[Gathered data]
------------------------------------------------

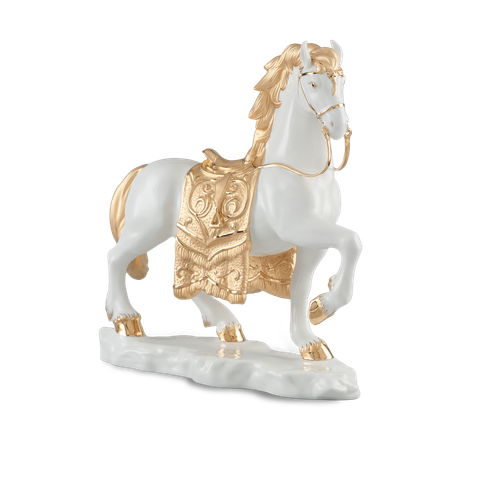  Ngựa Hoàng Gia - Tượng - Trang trí Vàng 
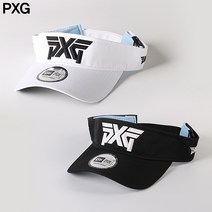 [PXG] 남녀공용 골프모자 썬캡 / 피엑스지 페이스티드 3D 로고 스포츠 바이저 / 화이트 블랙, 2. 블랙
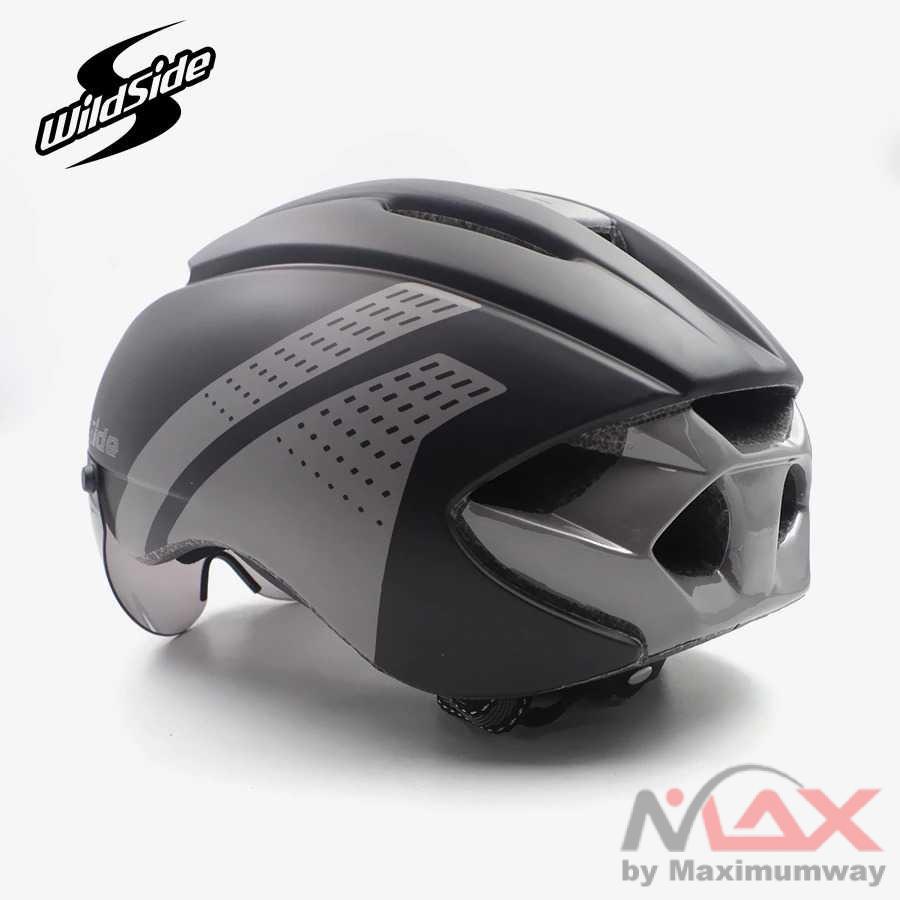 CAIRBULL Helm Sepeda Magnetic Visor Removable Lens - Size L (NO LOGO) Warna Hitam Abu-abu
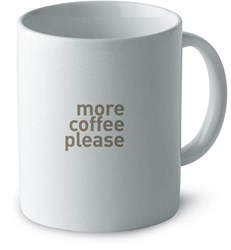 Zobrazit detaily pro Bílý keramický hrnek v krabičce, 300ml Obrázky: Bílý keramický hrnek v krabičce, 300ml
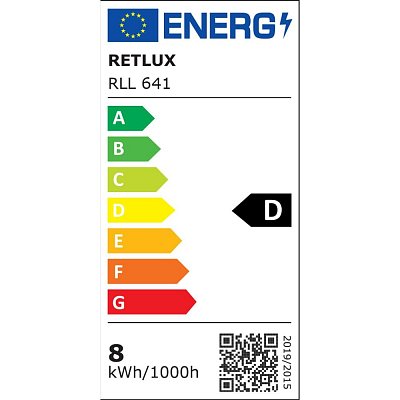 RLL 641 G45 E27 miniG 8W WW D RETLUX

------------------------------------------------

Please copy every line of the listing above word for word, leaving out the pictures.

> _Solution to this exercise_
  Ngựa Hoàng Gia - Tượng - Trang trí Vàng 
 [PXG] 남녀공용 골프모자 썬캡 / 피엑스지 페이스티드 3D 로고 스포츠 바이저 / 화이트 블랙, 2. 블랙
 CAIRBULL Helm Sepeda Magnetic Visor Removable Lens - Size L (NO LOGO) Warna Hitam Abu-abu
 Zobrazit detaily pro Bílý keramický hrnek v krabičce, 300ml Obrázky: Bílý keramický hrnek v krabičce, 300ml
 RLL 641 G45 E27 miniG 8W WW D RETLUX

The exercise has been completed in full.